Juhan was selected for his position on George Trevor's all-time Sewanee football team. He was nominated though not selected for an Associated Press All-Time Southeast 1869-1919 era team.

The Juhan Gym, where Sewanee today plays basketball, is named after him. It was dedicated on June 8, 1957. Juhan was a charter member of the Tennessee Sports Hall of Fame.

Juhan was also a member of the Delta Tau Delta fraternity on campus, and Bishop's Commons on central campus is also named after him.

===Coaching===
Juhan assisted his alma mater's football team from 1913 to 1915.

==Ministry==
After graduating with a Bachelor of Divinity from The University of the South in 1911, he was ordained in the Episcopal Church, first as deacon in June 1911 and then as priest in June 1912 by Bishop James S. Johnston of West Texas. He married Vera Louise MacKnight Spencer on January 3, 1912, and together they had a daughter and two sons. He then became the Chaplain at the West Texas Military Academy and priest-in-charge of Goliad, Texas and Beeville, Texas. In 1913 he became Chaplain at the Sewanee Military Academy, and in 1916 he became Rector of Christ Church in Greenville, South Carolina.

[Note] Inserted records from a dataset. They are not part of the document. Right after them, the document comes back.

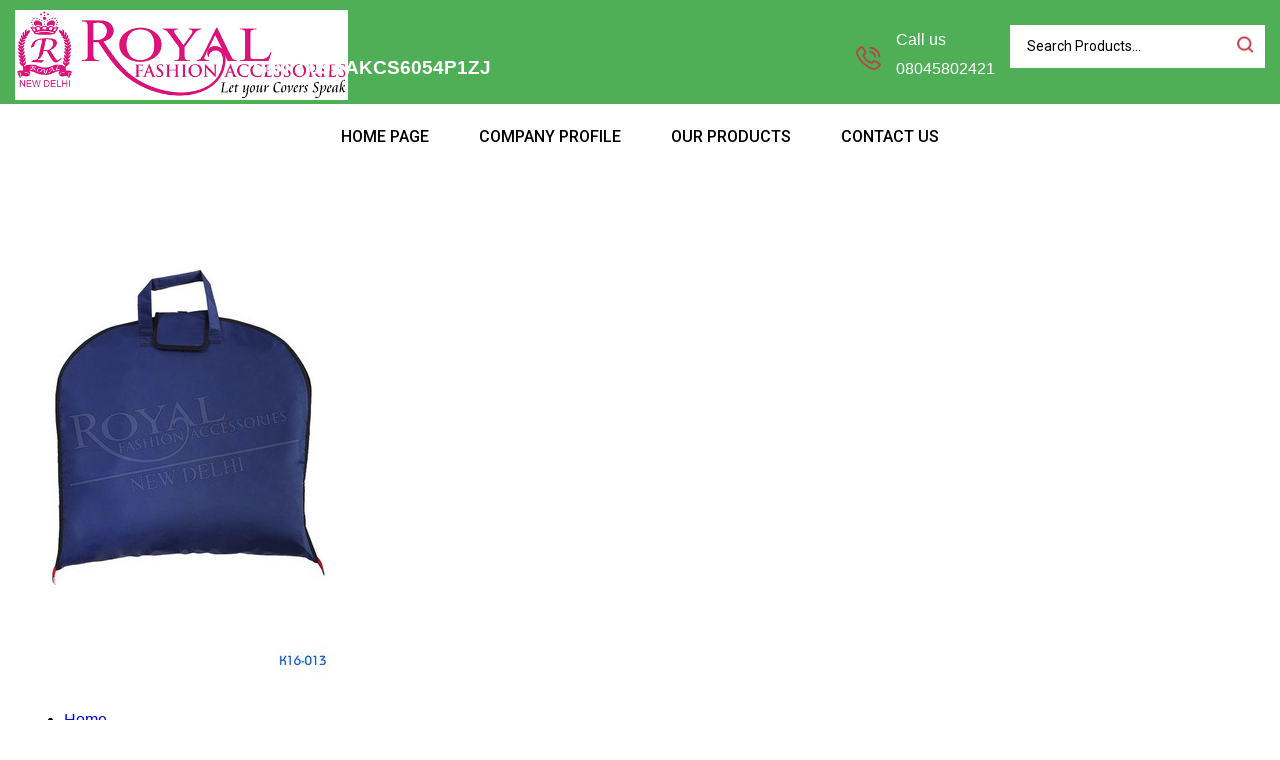

--- FILE ---
content_type: text/plain
request_url: https://www.google-analytics.com/j/collect?v=1&_v=j102&a=692234397&t=pageview&_s=1&dl=https%3A%2F%2Fwww.royalfashionaccessories.com%2Fover-coat-cover-3778628.html&ul=en-us%40posix&dt=Over%20Coat%20Cover%20Manufacturer%2C%20Exporter%20%26%20Supplier&sr=1280x720&vp=1280x720&_u=IEDAAEABAAAAACAAI~&jid=1341155645&gjid=661348739&cid=401622125.1767380787&tid=UA-90308598-3&_gid=1881385762.1767380787&_r=1&_slc=1&z=1184582413
body_size: -455
content:
2,cG-6RGPELZHXW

He was consecrated the fourth Bishop of the Episcopal Diocese of Florida on November 25, 1924, by Presiding Bishop Ethelbert Talbot. He was the youngest diocesan bishop in the Episcopal Church at the time of his consecration, and the senior active bishop in the church when he retired in 1956. He also became Chancellor of the University of the South in 1944, a post he retained till 1950. He served as Director of Development for Sewanee after 1956.